# [Text excerpt]
For anyone attempting to read Jared's spreadsheet, increase the zoom from 39% to 100% to read it ;-)

Jared,

BRV page, you have the protect circuit backwards! IE, that resistor was from CPU to cap, not from signal source to cap. So your comments are invalid. This highlights how confusing these schems are... Furthermore, the cap MUST be directly on the pin or ADC performance WILL be sub standard. Thus this resistor is fundamentally wrong and the cap MUST stay.

MAP page, R134 forms part of a REQUIRED filter network after the MPX sensor.

RPM page, ok, i see the cap complaint. I'd say 200 should be sufficient for this round through. High voltages are present, but 200 will cover the majority of them.

Fuel page, see page 51 of schematic from puma.freeems.org, Q8 is correct on both the schem and the board.Where do you see it saying that it's Q7? If there are schem errors I'd like to document them somewhere too. The mod/swap location thing is a waste of time and I do not want to see that in any documents being distributed to other puma owners. It's a total non issue. This can only cause trouble.

TPS page, R169, where do you see it, I couldn't find it in a quick search.

Good missing components finds on injector page! Hard to spot though, being in red instead of yellow, but comparing with presto's original revealed the truth.

Ignition page, the fets here will only handle 5 - 15 volts, so anything is suitable. No need for more than 200mA either. Footprint demands something more substantial, though. Where do you see R257? I don't. As I mentioned above, D10,12,14,16 should be left off the board. They don't belong there at all. This is more to confirm what I said above, rather than correct you, Jared.

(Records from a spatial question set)

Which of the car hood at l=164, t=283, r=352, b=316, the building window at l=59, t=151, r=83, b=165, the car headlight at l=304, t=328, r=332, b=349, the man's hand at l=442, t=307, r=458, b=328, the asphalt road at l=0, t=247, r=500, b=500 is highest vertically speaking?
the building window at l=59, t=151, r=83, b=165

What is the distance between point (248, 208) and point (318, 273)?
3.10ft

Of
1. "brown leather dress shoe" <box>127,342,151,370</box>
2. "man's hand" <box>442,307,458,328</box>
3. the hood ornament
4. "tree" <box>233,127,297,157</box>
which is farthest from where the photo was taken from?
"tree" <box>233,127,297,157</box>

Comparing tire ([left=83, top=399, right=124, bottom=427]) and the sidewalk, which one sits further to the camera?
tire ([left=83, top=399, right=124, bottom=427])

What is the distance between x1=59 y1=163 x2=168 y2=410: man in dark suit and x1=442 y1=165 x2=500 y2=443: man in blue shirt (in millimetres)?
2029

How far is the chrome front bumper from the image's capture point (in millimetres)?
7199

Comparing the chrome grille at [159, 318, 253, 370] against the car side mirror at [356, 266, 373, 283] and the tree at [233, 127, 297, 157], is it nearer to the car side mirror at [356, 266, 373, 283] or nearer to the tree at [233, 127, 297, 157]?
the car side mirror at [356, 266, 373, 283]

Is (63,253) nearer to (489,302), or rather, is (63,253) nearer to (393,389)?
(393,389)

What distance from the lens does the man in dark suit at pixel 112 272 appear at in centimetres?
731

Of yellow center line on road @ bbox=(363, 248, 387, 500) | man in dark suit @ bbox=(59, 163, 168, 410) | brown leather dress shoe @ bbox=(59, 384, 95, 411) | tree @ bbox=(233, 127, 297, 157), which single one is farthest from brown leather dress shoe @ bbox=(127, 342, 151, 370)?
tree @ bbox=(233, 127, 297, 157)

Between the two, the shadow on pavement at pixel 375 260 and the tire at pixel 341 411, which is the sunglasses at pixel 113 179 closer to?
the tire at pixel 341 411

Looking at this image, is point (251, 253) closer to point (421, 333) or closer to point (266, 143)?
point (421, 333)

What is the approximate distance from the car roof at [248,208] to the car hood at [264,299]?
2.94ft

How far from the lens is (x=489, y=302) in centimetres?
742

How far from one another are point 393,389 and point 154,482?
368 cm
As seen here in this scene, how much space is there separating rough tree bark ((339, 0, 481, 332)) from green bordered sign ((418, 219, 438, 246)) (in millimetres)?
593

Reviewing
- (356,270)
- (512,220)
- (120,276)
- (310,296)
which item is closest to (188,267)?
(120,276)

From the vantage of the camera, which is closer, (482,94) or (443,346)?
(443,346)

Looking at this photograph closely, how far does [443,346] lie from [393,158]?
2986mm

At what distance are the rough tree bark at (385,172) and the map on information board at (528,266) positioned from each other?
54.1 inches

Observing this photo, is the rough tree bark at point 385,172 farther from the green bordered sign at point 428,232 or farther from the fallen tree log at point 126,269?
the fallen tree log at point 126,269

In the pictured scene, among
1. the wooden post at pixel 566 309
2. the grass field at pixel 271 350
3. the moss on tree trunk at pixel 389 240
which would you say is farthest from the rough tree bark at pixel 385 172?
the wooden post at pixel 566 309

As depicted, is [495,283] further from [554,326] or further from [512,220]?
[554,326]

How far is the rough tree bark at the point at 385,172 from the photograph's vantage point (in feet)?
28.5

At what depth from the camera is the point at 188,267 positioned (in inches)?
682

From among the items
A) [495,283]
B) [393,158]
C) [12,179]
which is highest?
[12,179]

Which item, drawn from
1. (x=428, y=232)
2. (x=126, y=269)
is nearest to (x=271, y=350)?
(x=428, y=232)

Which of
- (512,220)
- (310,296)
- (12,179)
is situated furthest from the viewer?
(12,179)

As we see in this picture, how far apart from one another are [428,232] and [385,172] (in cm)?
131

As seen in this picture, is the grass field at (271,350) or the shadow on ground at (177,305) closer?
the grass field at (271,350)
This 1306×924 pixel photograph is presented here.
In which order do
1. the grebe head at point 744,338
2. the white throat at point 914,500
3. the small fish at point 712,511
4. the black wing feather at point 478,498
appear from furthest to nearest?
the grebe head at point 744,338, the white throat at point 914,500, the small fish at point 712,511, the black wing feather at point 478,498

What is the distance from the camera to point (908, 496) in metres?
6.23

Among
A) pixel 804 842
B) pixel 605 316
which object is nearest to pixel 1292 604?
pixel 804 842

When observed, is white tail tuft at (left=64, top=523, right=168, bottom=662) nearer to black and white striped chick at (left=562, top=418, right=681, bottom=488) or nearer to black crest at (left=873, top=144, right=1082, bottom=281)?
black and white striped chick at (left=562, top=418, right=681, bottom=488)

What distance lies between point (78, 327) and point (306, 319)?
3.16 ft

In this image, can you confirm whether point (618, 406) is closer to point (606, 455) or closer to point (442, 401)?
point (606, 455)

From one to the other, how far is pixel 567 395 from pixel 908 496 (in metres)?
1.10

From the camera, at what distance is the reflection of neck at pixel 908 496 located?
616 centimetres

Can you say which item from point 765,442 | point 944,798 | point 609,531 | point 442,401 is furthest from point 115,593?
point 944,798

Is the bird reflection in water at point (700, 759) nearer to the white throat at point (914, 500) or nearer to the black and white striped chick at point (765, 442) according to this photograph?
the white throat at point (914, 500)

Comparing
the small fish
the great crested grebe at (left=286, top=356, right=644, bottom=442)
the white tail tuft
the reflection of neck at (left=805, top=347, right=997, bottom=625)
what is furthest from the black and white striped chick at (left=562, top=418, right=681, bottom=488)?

# [Task description]
Reproduce a passage from the schematic review, beginning at the words "TPS page, R169, where" and stopping after "correct you, Jared.".

# [Answer in full]
TPS page, R169, where do you see it, I couldn't find it in a quick search.

Good missing components finds on injector page! Hard to spot though, being in red instead of yellow, but comparing with presto's original revealed the truth.

Ignition page, the fets here will only handle 5 - 15 volts, so anything is suitable. No need for more than 200mA either. Footprint demands something more substantial, though. Where do you see R257? I don't. As I mentioned above, D10,12,14,16 should be left off the board. They don't belong there at all. This is more to confirm what I said above, rather than correct you, Jared.